Мой друг заерзал на сидении, как-то резко собрался и как-то резко ожил прямо на глазах. Дослушал, кашлянул и хриплым голосом произнес:

— Про кого песня?

Я ему:

— Про Митрополита Санкт-Петербургского Иоанна (Снычева). Говорят, великий был человек.

Опять последовал вопрос:

— Кто поет, автор кто?

— Священник, духовное чадо Владыки.

— А где могила Митрополита?

— Да тут рядом, пять минут, в Лавре Александра Невского (мы были на Охте).

Он:

— Поехали.

Я молча развернул машину.

Непонятно, что случилось. Мы съездили на могилку Владыки. Друг долго стоял над ней, возложив цветы. Я терпеливо ждал. Потом зашли в собор и приложились к мощам святого великого князя Александра Невского. Через несколько дней друг покрестился, были на Литургии, после которой протоиерей Иоанн Миронов подарил причастнику икону Божией Матери Пантанассу, благословив на операцию. Говорят, эта икона помогает онкобольным. Потом уже окончательно воспрявший духом мой друг был прооперирован. Забыл о своей болячке, пережил лихие 90-е, что само по себе уже было почти чудом. И до сих пор жив.
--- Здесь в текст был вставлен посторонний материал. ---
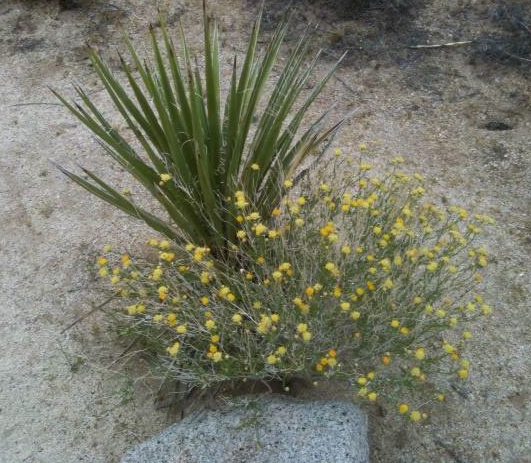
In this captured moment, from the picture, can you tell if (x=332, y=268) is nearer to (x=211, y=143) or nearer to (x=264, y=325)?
(x=264, y=325)

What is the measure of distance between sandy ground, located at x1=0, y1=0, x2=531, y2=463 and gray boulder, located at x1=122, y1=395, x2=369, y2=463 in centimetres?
41

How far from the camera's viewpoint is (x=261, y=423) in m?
2.47

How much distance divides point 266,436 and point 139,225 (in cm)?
189

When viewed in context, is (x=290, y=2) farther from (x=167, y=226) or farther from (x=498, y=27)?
(x=167, y=226)

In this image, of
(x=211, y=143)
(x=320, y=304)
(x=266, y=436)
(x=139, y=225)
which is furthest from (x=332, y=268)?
(x=139, y=225)

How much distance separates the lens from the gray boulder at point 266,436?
2334mm

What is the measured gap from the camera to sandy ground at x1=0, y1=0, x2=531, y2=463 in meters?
2.87

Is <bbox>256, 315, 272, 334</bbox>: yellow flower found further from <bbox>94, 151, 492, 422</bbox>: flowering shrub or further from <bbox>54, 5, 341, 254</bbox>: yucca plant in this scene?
<bbox>54, 5, 341, 254</bbox>: yucca plant

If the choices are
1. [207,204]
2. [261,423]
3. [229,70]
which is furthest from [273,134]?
[229,70]

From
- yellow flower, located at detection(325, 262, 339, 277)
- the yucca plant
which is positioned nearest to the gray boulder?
yellow flower, located at detection(325, 262, 339, 277)

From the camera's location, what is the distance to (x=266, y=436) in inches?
95.4

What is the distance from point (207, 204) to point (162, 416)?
1055 millimetres

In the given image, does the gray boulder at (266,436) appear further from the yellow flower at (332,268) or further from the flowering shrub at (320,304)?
the yellow flower at (332,268)

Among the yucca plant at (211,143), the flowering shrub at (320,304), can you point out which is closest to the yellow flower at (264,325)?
the flowering shrub at (320,304)
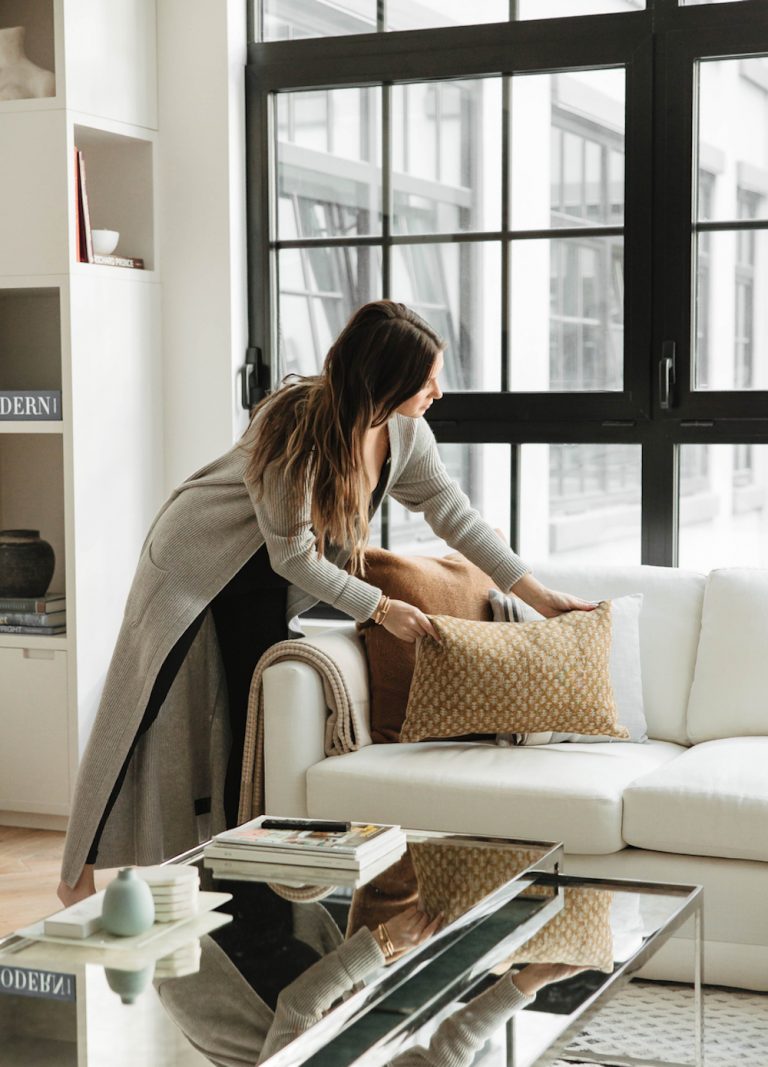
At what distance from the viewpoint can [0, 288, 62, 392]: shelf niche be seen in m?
4.41

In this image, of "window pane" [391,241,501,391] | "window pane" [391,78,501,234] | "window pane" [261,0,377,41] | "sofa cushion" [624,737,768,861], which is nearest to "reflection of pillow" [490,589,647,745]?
"sofa cushion" [624,737,768,861]

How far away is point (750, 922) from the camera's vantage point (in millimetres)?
2691

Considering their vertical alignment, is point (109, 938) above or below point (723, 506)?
below

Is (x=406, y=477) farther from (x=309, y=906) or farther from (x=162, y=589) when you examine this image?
(x=309, y=906)

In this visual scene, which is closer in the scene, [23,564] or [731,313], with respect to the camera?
[731,313]

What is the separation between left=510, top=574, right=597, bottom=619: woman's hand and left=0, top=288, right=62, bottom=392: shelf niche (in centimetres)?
184

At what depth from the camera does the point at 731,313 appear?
12.7 feet

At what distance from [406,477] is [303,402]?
18.1 inches

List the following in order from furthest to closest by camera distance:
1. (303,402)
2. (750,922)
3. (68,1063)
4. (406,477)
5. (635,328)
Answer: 1. (635,328)
2. (406,477)
3. (303,402)
4. (750,922)
5. (68,1063)

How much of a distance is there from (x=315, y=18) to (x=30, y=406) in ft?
4.83

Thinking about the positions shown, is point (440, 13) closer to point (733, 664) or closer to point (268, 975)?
point (733, 664)

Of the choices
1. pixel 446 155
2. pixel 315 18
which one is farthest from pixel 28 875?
pixel 315 18

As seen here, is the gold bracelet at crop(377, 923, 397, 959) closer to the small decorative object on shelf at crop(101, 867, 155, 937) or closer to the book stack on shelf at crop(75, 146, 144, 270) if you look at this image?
the small decorative object on shelf at crop(101, 867, 155, 937)

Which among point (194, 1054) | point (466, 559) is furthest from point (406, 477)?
point (194, 1054)
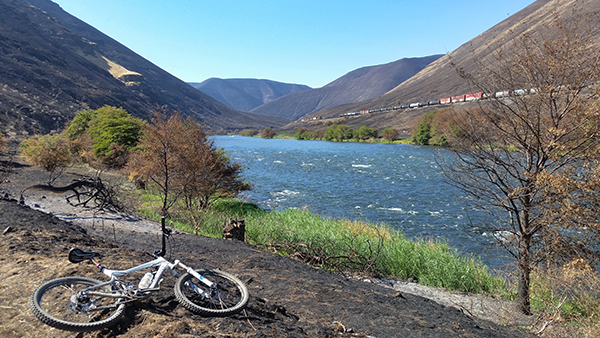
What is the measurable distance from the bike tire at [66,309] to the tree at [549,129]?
6.45 m

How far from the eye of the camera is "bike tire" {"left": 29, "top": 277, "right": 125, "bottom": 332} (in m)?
2.79

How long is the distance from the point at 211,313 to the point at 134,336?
0.68 meters

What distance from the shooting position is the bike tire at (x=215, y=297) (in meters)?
3.30

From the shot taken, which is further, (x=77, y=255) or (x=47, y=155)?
(x=47, y=155)

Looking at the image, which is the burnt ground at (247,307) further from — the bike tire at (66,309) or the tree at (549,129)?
the tree at (549,129)

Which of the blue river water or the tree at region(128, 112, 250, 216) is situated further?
the blue river water

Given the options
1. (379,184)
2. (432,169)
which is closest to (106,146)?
(379,184)

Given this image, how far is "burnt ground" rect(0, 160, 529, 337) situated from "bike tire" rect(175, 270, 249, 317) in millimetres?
90

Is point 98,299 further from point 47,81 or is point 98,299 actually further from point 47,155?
point 47,81

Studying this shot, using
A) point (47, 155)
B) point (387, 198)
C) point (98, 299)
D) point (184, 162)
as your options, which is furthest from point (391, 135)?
point (98, 299)

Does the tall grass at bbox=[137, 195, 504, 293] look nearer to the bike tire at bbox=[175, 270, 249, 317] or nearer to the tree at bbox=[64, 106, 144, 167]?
the bike tire at bbox=[175, 270, 249, 317]

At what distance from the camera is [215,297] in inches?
143

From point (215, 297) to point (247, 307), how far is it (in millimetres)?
370

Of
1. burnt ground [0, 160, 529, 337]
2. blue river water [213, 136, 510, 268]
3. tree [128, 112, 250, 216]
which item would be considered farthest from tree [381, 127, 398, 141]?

Вот я и думаю: отошел ко Господу замечательный человек Митрополит Иоанн, по любви к нему появилась песня, которую случайно услышал в тяжкую минуту своей жизни мой друг. И жизнь его в одночасье резко поменялась. А всего лишь надо было услышать слово, просто слово, исходящее из любящих сердец. Или, думаете, тут случайность, а слова — всего лишь мычание безсмысленное?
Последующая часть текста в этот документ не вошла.